Task prompt ->
Please gather every line below that contains the string "white" and copy each one in full.
┄┄┄┄┄┄┄┄┄┄┄┄┄┄┄┄┄┄┄┄
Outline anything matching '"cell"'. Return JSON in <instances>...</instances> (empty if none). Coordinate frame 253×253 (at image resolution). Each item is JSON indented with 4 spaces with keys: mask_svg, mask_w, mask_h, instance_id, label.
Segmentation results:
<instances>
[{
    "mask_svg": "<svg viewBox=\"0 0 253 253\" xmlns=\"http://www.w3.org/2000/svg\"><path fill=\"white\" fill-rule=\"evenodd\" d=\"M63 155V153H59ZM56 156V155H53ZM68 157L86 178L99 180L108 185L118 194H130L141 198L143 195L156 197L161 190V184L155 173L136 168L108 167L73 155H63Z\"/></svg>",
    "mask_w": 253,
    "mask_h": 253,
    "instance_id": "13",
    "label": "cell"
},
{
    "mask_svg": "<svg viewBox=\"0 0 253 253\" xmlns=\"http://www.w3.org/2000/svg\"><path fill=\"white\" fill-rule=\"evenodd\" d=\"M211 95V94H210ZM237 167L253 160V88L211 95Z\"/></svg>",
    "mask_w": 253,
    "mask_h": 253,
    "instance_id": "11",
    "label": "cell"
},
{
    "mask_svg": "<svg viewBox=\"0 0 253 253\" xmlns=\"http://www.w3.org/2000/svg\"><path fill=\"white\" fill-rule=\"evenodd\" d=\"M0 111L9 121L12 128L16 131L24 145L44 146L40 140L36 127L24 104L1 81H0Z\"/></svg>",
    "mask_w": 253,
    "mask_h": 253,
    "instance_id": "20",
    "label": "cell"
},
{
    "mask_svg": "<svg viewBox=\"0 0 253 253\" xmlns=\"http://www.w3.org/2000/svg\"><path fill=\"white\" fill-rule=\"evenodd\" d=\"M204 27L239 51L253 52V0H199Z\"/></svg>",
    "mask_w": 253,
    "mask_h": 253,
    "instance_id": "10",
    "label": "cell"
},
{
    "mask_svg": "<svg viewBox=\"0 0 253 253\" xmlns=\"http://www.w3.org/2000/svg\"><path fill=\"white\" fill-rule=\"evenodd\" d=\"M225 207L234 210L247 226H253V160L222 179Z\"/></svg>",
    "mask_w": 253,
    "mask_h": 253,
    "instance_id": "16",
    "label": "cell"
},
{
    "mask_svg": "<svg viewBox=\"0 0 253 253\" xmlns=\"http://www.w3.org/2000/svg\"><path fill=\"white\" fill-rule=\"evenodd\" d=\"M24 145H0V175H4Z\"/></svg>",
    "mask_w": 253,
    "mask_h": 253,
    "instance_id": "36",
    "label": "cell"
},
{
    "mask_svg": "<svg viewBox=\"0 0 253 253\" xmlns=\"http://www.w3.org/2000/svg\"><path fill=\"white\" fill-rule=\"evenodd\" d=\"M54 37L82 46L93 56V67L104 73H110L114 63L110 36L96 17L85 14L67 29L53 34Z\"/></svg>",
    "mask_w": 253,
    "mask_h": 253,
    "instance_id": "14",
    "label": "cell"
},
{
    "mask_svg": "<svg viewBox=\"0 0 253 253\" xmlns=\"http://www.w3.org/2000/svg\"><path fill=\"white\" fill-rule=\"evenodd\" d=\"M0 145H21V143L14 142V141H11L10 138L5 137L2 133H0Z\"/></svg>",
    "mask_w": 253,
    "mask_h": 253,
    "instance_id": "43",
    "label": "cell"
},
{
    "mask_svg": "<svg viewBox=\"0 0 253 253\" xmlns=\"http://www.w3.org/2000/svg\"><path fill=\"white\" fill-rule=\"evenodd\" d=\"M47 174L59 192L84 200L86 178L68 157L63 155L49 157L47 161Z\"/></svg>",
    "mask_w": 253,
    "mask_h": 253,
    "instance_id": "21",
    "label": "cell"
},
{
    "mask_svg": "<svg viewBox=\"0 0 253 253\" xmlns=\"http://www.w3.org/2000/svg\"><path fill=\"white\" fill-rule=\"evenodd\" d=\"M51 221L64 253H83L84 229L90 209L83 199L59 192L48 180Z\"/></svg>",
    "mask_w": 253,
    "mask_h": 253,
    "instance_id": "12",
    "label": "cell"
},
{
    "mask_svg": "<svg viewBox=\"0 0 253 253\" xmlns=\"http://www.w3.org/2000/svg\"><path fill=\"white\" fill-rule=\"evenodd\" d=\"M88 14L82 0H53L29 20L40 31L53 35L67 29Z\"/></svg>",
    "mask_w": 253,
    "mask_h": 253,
┄┄┄┄┄┄┄┄┄┄┄┄┄┄┄┄┄┄┄┄
Completed task ->
    "mask_svg": "<svg viewBox=\"0 0 253 253\" xmlns=\"http://www.w3.org/2000/svg\"><path fill=\"white\" fill-rule=\"evenodd\" d=\"M63 155V153H59ZM56 156V155H53ZM68 157L86 178L99 180L108 185L118 194H130L141 198L143 195L156 197L161 190V184L155 173L136 168L108 167L73 155H63Z\"/></svg>",
    "mask_svg": "<svg viewBox=\"0 0 253 253\" xmlns=\"http://www.w3.org/2000/svg\"><path fill=\"white\" fill-rule=\"evenodd\" d=\"M211 95V94H210ZM237 167L253 160V88L211 95Z\"/></svg>",
    "mask_svg": "<svg viewBox=\"0 0 253 253\" xmlns=\"http://www.w3.org/2000/svg\"><path fill=\"white\" fill-rule=\"evenodd\" d=\"M0 111L9 121L12 128L16 131L24 145L44 146L40 140L36 127L24 104L1 81H0Z\"/></svg>",
    "mask_svg": "<svg viewBox=\"0 0 253 253\" xmlns=\"http://www.w3.org/2000/svg\"><path fill=\"white\" fill-rule=\"evenodd\" d=\"M204 27L239 51L253 52V0H199Z\"/></svg>",
    "mask_svg": "<svg viewBox=\"0 0 253 253\" xmlns=\"http://www.w3.org/2000/svg\"><path fill=\"white\" fill-rule=\"evenodd\" d=\"M225 207L234 210L247 226H253V160L222 179Z\"/></svg>",
    "mask_svg": "<svg viewBox=\"0 0 253 253\" xmlns=\"http://www.w3.org/2000/svg\"><path fill=\"white\" fill-rule=\"evenodd\" d=\"M24 145H0V175H4Z\"/></svg>",
    "mask_svg": "<svg viewBox=\"0 0 253 253\" xmlns=\"http://www.w3.org/2000/svg\"><path fill=\"white\" fill-rule=\"evenodd\" d=\"M54 37L82 46L93 56V67L104 73H110L114 63L110 36L96 17L85 14L67 29L53 34Z\"/></svg>",
    "mask_svg": "<svg viewBox=\"0 0 253 253\" xmlns=\"http://www.w3.org/2000/svg\"><path fill=\"white\" fill-rule=\"evenodd\" d=\"M0 145H21V143L14 142V141H11L10 138L5 137L2 133H0Z\"/></svg>",
    "mask_svg": "<svg viewBox=\"0 0 253 253\" xmlns=\"http://www.w3.org/2000/svg\"><path fill=\"white\" fill-rule=\"evenodd\" d=\"M47 174L59 192L84 200L86 178L68 157L63 155L49 157L47 161Z\"/></svg>",
    "mask_svg": "<svg viewBox=\"0 0 253 253\" xmlns=\"http://www.w3.org/2000/svg\"><path fill=\"white\" fill-rule=\"evenodd\" d=\"M51 221L64 253H83L84 229L90 209L83 199L59 192L48 180Z\"/></svg>",
    "mask_svg": "<svg viewBox=\"0 0 253 253\" xmlns=\"http://www.w3.org/2000/svg\"><path fill=\"white\" fill-rule=\"evenodd\" d=\"M88 14L82 0H53L29 20L40 31L53 35L67 29Z\"/></svg>",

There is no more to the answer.